• Supplied text
__________

Back to Cockroach

roachprod-centralized

pkg/cmd/roachprod-centralized/README.md

26.2.017.8 KB
Original Source

roachprod-centralized

A centralized REST API service for managing CockroachDB roachprod clusters, tasks, and cloud provider operations.

Table of Contents

Overview

The roachprod-centralized service provides a unified HTTP API for:

  • Cluster Management: Create, monitor, and manage roachprod clusters across multiple cloud providers
  • Task Processing: Distributed background task system for cluster operations
  • DNS Management: Public DNS record management for clusters
  • Multi-Cloud Support: AWS, GCE, Azure, and IBM cloud provider integration
  • Health Monitoring: Comprehensive health checks and metrics

Quick Start

Prerequisites

  • CockroachDB development environment (run ./dev doctor to verify)
  • Access to cloud provider credentials (AWS, GCE, Azure, or IBM)

1. Build the Application

bash
# From the CockroachDB repository root
./dev build roachprod-centralized

2. Basic Configuration

bash
# Set minimum required configuration
export ROACHPROD_API_AUTHENTICATION_TYPE=disabled
export ROACHPROD_DATABASE_TYPE=memory

3. Start the API Server

bash
./dev run roachprod-centralized api

The API will be available at http://localhost:8080 with metrics at http://localhost:8081/metrics.

CLI Usage

The roachprod-centralized command provides the following subcommands:

API Server

bash
# Start the API server with default configuration (all-in-one mode)
roachprod-centralized api

# Start with custom configuration file
roachprod-centralized api --config /path/to/config.yaml

# Start with specific port
roachprod-centralized api --api-port 9090

# Start API-only mode without task workers (requires CockroachDB)
roachprod-centralized api --no-workers --database-type cockroachdb

# View all available options
roachprod-centralized api --help

Workers (Task Processors)

bash
# Start dedicated task workers with metrics endpoint (requires CockroachDB)
roachprod-centralized workers --database-type cockroachdb --database-url "postgresql://..."

# Start workers with custom configuration
roachprod-centralized workers --config /path/to/config.yaml

# Configure number of concurrent workers
roachprod-centralized workers --tasks-workers 5

# View all available options
roachprod-centralized workers --help

Deployment Modes

The service supports three deployment modes for flexibility and scalability:

ModeCommandUse CaseDatabaseWorkersAPIBackground Tasks
All-in-oneapiDevelopment, small deploymentsmemory or cockroachdb
API-onlyapi --no-workersHorizontally scaled API tiercockroachdb (required)
Workers-onlyworkersHorizontally scaled task processingcockroachdb (required)✗ (metrics only)

All-in-one mode (default):

  • Single process handles both API requests and background tasks
  • Suitable for development and small production deployments
  • Can use either memory or CockroachDB backend

API-only mode (--no-workers):

  • Multiple API instances can handle HTTP requests concurrently
  • Background task scheduling is disabled (no periodic refreshes, no health heartbeats)

__________

• Information shown
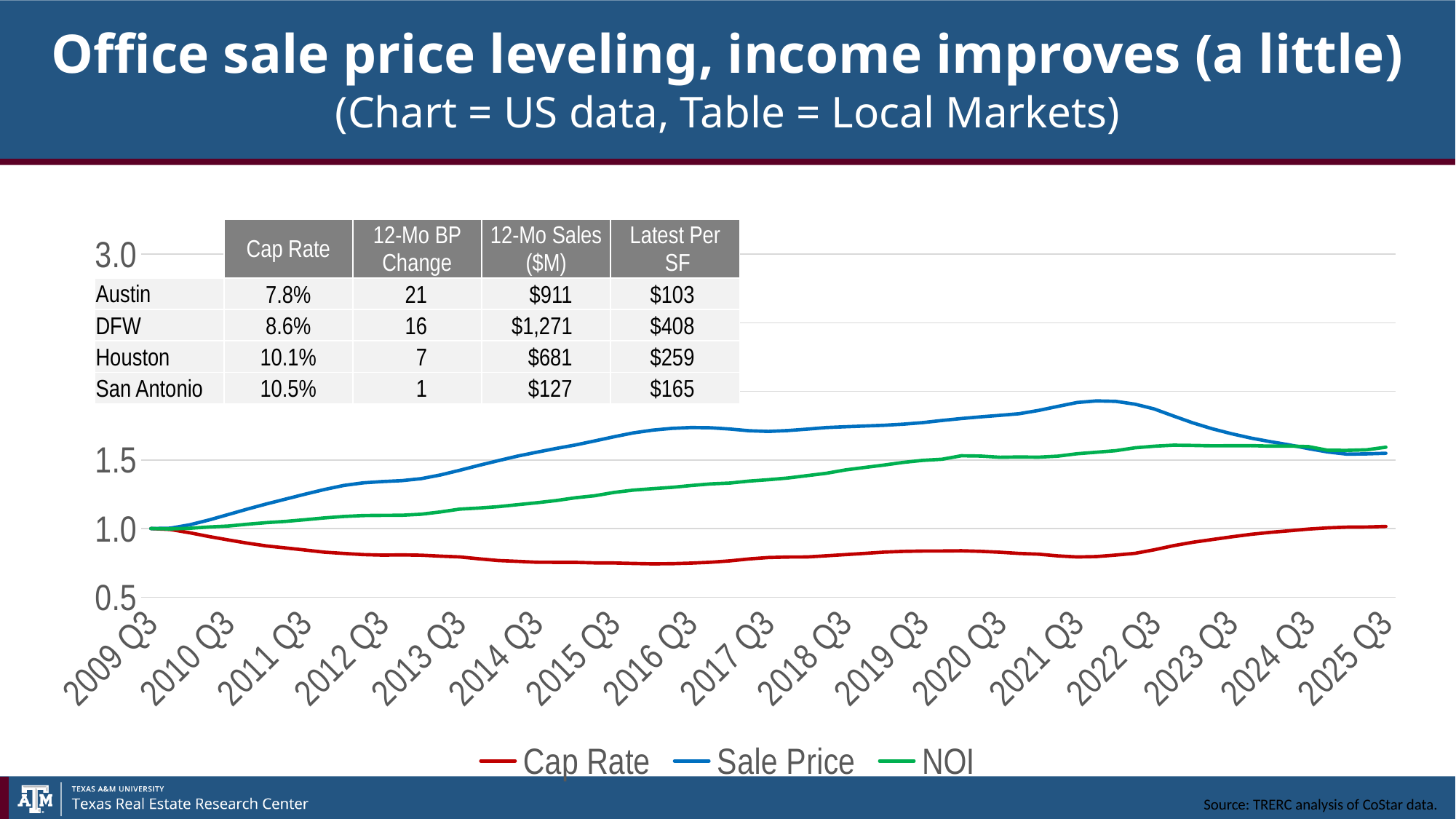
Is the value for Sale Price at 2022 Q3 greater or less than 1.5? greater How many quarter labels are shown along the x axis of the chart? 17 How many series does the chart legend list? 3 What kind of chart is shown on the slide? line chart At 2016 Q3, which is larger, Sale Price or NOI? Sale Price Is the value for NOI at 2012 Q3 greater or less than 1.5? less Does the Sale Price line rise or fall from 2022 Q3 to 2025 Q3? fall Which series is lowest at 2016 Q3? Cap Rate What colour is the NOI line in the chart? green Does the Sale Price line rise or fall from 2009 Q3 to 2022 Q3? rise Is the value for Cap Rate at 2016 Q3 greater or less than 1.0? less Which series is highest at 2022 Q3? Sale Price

__________

• Tasks and exercises
• a. Reproduce the passage of the roachprod-centralized README between "The service supports" and "(required)✗ (metrics only)", inclusive.
• b. According to the roachprod-centralized README, at what address are metrics available once the API server is started?
Please rely only on the roachprod-centralized README, not the lines.

• Outputs for the tasks
• a.
The service supports three deployment modes for flexibility and scalability:

ModeCommandUse CaseDatabaseWorkersAPIBackground Tasks
All-in-oneapiDevelopment, small deploymentsmemory or cockroachdb
API-onlyapi --no-workersHorizontally scaled API tiercockroachdb (required)
Workers-onlyworkersHorizontally scaled task processingcockroachdb (required)✗ (metrics only)

• b. http://localhost:8081/metrics